• _Records from a dataset_:
■ ■ ■

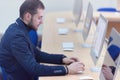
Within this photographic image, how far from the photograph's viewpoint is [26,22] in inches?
86.2

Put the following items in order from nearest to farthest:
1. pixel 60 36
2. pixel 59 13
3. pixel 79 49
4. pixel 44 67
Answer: pixel 44 67, pixel 79 49, pixel 60 36, pixel 59 13

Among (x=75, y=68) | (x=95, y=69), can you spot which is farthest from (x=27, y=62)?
(x=95, y=69)

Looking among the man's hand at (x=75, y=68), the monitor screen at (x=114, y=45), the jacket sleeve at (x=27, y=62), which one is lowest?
the man's hand at (x=75, y=68)

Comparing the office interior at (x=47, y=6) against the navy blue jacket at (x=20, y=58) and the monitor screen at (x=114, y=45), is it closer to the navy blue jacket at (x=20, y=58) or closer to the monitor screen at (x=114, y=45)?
the navy blue jacket at (x=20, y=58)

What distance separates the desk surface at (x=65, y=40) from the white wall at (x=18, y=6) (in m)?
0.42

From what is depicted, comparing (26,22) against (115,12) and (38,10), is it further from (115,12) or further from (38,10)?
(115,12)

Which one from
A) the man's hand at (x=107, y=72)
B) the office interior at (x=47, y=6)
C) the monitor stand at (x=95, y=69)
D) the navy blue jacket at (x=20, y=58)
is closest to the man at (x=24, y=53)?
the navy blue jacket at (x=20, y=58)

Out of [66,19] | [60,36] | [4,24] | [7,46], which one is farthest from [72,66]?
A: [4,24]

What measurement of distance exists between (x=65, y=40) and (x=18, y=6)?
1.84 meters

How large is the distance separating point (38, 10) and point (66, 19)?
75.9 inches

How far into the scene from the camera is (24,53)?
6.66 feet

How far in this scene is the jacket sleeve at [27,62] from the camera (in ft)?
6.64

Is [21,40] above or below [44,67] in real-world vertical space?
above

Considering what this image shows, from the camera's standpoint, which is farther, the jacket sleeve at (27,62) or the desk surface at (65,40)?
the desk surface at (65,40)
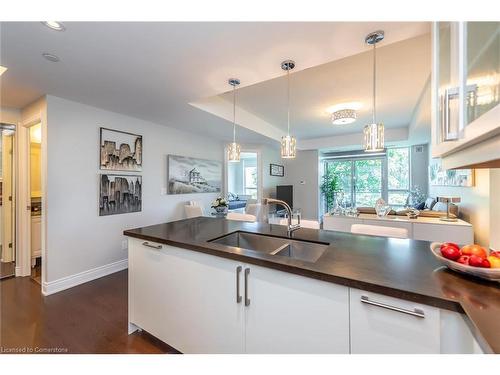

■ ■ ■

• _AIM OF THE TASK_: Show every line of the items above that contains the word "inches", matching case exactly.

• _FULL SOLUTION_:
Within this photographic image, how far from the photograph's viewpoint is [26,22] in inches?
75.9 inches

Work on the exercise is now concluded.